Items from a data source

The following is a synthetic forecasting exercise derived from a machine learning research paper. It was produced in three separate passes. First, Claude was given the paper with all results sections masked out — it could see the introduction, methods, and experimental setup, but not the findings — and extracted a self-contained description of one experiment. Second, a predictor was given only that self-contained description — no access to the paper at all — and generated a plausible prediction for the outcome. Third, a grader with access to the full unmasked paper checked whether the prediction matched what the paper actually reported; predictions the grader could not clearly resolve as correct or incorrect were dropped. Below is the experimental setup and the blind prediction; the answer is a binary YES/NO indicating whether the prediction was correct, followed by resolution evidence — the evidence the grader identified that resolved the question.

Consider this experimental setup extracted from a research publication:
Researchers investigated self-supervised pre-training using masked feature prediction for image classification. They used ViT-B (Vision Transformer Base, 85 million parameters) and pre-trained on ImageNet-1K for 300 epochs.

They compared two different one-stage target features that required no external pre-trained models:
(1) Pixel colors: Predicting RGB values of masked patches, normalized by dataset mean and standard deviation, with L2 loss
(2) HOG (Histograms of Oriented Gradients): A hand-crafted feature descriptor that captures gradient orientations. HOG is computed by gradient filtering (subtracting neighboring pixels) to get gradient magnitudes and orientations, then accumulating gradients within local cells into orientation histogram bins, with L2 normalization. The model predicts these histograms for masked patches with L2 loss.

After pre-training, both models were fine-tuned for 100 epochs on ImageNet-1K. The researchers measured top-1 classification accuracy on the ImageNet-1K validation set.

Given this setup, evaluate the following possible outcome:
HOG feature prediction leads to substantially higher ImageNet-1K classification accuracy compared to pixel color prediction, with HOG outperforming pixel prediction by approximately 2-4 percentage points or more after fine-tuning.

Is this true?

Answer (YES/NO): NO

**What is needed**.
Transcribe the records above exactly, beginning at the line that contains "Researchers investigated self-supervised" and ending with the line that contains "(1) Pixel colors: Predicting", both included, and nothing else.

**Problem solution**.
Researchers investigated self-supervised pre-training using masked feature prediction for image classification. They used ViT-B (Vision Transformer Base, 85 million parameters) and pre-trained on ImageNet-1K for 300 epochs.

They compared two different one-stage target features that required no external pre-trained models:
(1) Pixel colors: Predicting RGB values of masked patches, normalized by dataset mean and standard deviation, with L2 loss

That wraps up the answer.